● Extrait du document
::::::::::

Jean-Louis Roy et la Francophonie : Le défi Francophonie
Société

Jean-Louis Roy et la Francophonie : Le défi Francophonie

Pour l’ancien secrétaire général de l’Agence intergouvernementale de la Francophonie, Jean-Louis Roy, la Francophonie, dont le Sommet a lieu ces jours-ci à Québec, doit absolument concocter de nouvelles stratégies si elle veut se frayer une place dans le très concurrentiel nouvel espace culturel mondial.

Voir: Quel est le principal défi auquel la Francophonie institutionnelle est confrontée aujourd’hui?

Jean-Louis Roy: "Aujourd’hui, un des principaux défis de la Francophonie est de comprendre l’immense intérêt que cette organisation a à soutenir le multilinguisme. Le "tout anglais" et le "tout occidental" ne domineront pas le 21e siècle. Il est temps aussi de sortir du cas de figure très réducteur: la langue française versus la langue anglaise. C’est le syndrome normal du Québec. Mais, à l’échelle du monde, il faut absolument que les Québécois se rendent compte que les autres groupes linguistiques sont aussi dans une démarche d’affirmation. L’espace culturel et linguistique mondial est désormais l’objet de convoitises nouvelles. La structuration de grandes diasporas par d’autres puissances, telles l’Inde et la Russie, contribue aussi à cet enrichissement, sans compter la progression de la langue espagnole jusqu’au coeur de l’empire américain."

Vous reprochez à la Francophonie de ne pas être suffisamment présente et active dans l’espace culturel francophone.

"Pour consolider sa position dans l’espace culturel mondial, la première priorité de la Francophonie doit être d’occuper, au sens le plus noble du terme, tout l’espace francophone. Ce qu’elle ne fait pas encore aujourd’hui. À mon avis, il est tragiquement scandaleux que la Francophonie n’ait pas contribué d’une façon plus décisive à la scolarisation des enfants africains francophones. Il y a encore des pays africains où 30 % à 40 % des enfants n’iront jamais à l’école une seule journée de leur vie. En termes de droits humains, c’est profondément inacceptable. En termes d’intérêts de la Francophonie, c’est totalement incongru parce que c’est à l’école que les enfants africains apprennent la langue française. Si cette tendance pernicieuse se maintient, ça voudra dire que dans 20 ou 25 ans, il y aura 175 à 200 millions de locuteurs de la langue française. Donc, la Francophonie aura stagné."

Nombreux sont ceux qui reprochent à la Francophonie d’être aujourd’hui une organisation plus politique que culturelle. Cette critique est-elle fondée?

"Force est de rappeler que la Francophonie est politique depuis 40 ans. Cette organisation est née, en 1968, d’une entente intergouvernementale. Donc, c’est aussi un mouvement politique. Je suis bien au fait de cette critique. Il y a même des gens qui souhaitent que la Francophonie se retire complètement du domaine politique. Mais, je crois que si, en 1990, les dirigeants de la Francophonie étaient restés silencieux sur les libertés humaines, sur la culture démocratique…, ils auraient été critiqués d’une façon radicale, et cette critique aurait été fondée."

::::::::::

● Données
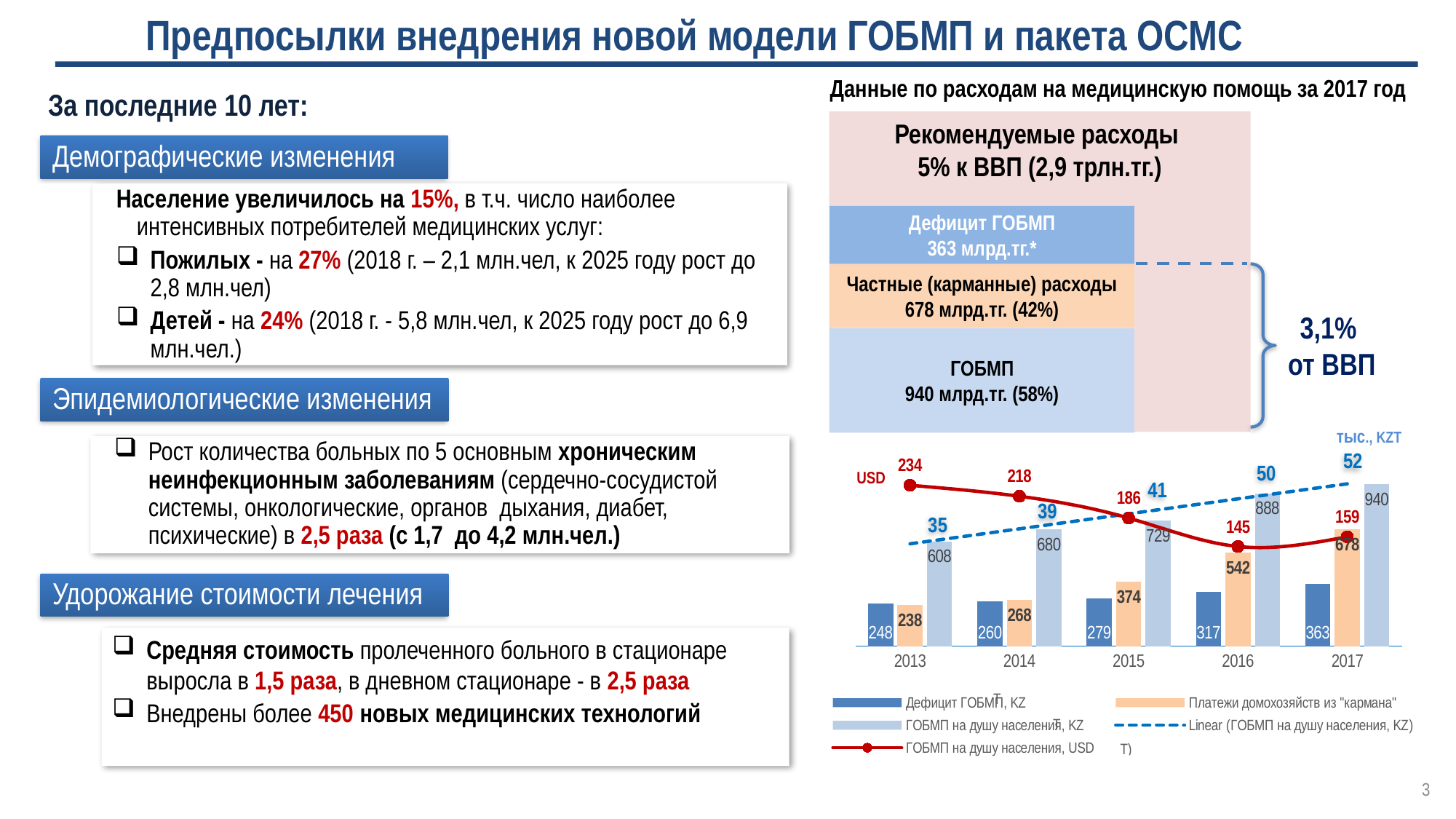
What is the difference between Платежи домохозяйств из "кармана" in 2017 and in 2013? 440 Does Дефицит ГОБМП rise or fall from 2013 to 2017? Rise What is the value of Дефицит ГОБМП for 2017? 363 How many entries does the chart legend list? 5 What is the value of ГОБМП на душу населения, KZ for 2014? 680 In which year is ГОБМП на душу населения, USD the lowest? 2016 Which is larger in 2016: Дефицит ГОБМП or Платежи домохозяйств из "кармана"? Платежи домохозяйств из "кармана" How many years are shown on the x axis of the chart? 5 What kind of chart is shown at the bottom right of the slide? Combined bar and line chart What is the value of Платежи домохозяйств из "кармана" for 2015? 374 In which year is ГОБМП на душу населения, KZ the highest? 2017 What is the value of ГОБМП на душу населения, USD for 2013? 234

::::::::::

● Liste des tâches
- A) Transcrivez fidèlement le passage de l'entretien commençant par « Jean-Louis Roy et la Francophonie : Le » et se poursuivant jusqu'à « espace culturel mondial. ».
- B) Selon l'entretien, en quelle année et de quelle manière la Francophonie est-elle née ?

● Corrigé de l'exercice
- A)
Jean-Louis Roy et la Francophonie : Le défi Francophonie
Société

Jean-Louis Roy et la Francophonie : Le défi Francophonie

Pour l’ancien secrétaire général de l’Agence intergouvernementale de la Francophonie, Jean-Louis Roy, la Francophonie, dont le Sommet a lieu ces jours-ci à Québec, doit absolument concocter de nouvelles stratégies si elle veut se frayer une place dans le très concurrentiel nouvel espace culturel mondial.

- B) Elle est née en 1968, d'une entente intergouvernementale.